Electricity Price Sensitivity Analysis
As summarized in
Table 12, higher peak-to-valley ratios substantially enhance economic benefits and demand flexibility. When the ratio increases from 1.5:1 to 4:1, average daily costs fall from 8234 CNY to 5734 CNY, while PV utilization improves from 94.32% to 97.52%. Meanwhile, ESS cycling frequency increases (1.2 → 2.4 cycles/day), and the peak-shaving effect nearly doubles (28.4% → 54.6%). These results demonstrate that dynamic pricing can incentivize renewable energy integration and improve system efficiency, though at the cost of higher battery wear.
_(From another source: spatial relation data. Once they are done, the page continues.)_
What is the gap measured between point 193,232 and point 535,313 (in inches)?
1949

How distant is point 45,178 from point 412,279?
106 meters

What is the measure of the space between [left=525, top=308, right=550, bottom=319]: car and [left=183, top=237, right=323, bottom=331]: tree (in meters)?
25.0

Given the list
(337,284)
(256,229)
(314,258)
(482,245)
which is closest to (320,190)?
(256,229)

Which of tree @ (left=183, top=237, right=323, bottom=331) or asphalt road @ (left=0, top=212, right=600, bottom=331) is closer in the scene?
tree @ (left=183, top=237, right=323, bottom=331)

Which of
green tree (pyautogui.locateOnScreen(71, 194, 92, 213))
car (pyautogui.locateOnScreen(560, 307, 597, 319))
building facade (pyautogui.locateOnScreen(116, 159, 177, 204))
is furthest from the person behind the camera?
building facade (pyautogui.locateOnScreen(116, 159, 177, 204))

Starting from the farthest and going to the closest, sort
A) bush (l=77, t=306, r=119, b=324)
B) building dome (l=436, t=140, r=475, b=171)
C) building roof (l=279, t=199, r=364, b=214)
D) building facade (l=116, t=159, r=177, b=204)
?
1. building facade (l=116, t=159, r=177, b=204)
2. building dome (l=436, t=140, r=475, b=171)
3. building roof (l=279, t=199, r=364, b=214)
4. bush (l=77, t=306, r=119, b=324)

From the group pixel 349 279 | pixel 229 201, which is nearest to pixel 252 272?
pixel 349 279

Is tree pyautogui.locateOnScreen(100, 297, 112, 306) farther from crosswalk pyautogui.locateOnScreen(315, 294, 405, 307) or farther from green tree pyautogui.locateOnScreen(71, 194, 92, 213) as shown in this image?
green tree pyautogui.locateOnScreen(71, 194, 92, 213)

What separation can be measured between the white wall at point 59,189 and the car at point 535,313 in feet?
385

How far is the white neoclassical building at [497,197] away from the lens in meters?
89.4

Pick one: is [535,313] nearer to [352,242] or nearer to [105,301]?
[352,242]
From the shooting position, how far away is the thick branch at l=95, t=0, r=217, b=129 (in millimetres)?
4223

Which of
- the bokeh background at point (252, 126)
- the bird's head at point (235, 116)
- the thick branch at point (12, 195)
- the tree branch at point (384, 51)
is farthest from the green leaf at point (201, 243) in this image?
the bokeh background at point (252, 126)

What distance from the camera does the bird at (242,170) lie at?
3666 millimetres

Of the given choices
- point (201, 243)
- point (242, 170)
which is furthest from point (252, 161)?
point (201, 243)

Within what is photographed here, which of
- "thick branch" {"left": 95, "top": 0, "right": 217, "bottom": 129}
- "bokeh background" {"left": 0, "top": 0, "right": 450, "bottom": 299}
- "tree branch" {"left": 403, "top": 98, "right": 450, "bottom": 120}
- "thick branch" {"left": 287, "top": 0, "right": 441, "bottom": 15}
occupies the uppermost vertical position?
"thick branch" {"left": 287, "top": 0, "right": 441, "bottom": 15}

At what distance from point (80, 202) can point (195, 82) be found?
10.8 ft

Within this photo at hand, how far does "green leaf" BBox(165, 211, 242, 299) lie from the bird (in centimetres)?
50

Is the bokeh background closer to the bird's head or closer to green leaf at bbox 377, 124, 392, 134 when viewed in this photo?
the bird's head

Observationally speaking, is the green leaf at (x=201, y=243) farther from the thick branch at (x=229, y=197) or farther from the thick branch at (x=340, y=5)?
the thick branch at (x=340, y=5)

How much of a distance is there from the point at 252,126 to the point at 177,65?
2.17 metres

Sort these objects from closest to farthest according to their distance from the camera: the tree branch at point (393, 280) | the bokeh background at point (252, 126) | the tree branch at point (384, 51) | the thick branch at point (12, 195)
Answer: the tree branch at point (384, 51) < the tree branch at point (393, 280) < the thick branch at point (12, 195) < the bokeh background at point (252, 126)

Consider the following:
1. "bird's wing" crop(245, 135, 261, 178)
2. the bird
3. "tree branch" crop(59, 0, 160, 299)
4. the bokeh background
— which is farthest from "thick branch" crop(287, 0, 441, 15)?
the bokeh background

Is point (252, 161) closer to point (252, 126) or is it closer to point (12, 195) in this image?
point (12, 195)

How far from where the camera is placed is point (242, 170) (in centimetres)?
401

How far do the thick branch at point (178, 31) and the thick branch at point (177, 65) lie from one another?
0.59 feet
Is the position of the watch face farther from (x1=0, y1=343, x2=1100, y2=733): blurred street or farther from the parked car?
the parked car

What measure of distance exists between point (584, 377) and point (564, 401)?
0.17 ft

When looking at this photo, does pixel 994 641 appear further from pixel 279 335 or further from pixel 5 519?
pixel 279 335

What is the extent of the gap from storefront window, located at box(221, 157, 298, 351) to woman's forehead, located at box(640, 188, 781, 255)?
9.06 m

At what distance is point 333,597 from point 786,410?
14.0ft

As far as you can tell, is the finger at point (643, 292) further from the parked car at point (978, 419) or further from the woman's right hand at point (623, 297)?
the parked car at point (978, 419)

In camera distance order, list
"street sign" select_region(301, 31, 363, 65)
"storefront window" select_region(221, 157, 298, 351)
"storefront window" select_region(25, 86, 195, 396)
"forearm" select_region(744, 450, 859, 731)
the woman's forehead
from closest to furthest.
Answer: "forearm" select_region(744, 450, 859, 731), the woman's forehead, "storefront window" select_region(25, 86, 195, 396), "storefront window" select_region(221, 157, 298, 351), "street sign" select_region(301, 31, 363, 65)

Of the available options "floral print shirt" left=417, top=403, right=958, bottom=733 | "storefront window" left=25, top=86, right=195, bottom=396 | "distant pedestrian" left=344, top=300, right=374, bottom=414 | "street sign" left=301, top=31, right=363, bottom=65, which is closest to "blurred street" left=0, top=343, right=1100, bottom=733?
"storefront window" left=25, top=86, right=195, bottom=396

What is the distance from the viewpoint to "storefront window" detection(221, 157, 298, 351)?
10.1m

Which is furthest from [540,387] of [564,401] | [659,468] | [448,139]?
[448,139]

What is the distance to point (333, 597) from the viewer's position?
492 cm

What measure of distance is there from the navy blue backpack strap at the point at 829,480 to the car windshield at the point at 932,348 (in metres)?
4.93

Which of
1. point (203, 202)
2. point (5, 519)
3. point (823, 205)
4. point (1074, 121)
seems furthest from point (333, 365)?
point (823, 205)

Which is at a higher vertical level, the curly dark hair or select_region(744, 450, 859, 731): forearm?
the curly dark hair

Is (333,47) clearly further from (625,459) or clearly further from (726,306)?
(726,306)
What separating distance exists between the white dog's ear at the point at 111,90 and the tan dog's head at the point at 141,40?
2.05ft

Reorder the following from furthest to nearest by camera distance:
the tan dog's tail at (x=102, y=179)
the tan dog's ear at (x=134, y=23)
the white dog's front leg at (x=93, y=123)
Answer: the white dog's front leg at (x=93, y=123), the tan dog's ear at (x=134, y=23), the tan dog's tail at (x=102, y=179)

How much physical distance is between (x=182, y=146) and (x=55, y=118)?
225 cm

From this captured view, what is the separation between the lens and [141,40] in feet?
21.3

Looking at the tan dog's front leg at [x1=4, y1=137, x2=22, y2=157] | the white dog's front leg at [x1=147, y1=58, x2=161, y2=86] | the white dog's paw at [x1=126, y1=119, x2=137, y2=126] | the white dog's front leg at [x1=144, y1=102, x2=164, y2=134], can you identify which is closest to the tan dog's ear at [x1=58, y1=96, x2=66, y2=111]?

The sensitivity results confirm that storage capacity and forecasting errors are the dominant factors influencing system reliability, while electricity price spread primarily drives economic optimization. DRL hyperparameters, though secondary, significantly affect training stability and policy robustness. Collectively, these findings emphasize that optimal deployment of the proposed framework requires balanced storage sizing, accurate forecasting, and careful tuning of DRL models, along with consideration of tariff structures to align economic incentives with operational reliability in hospital energy systems.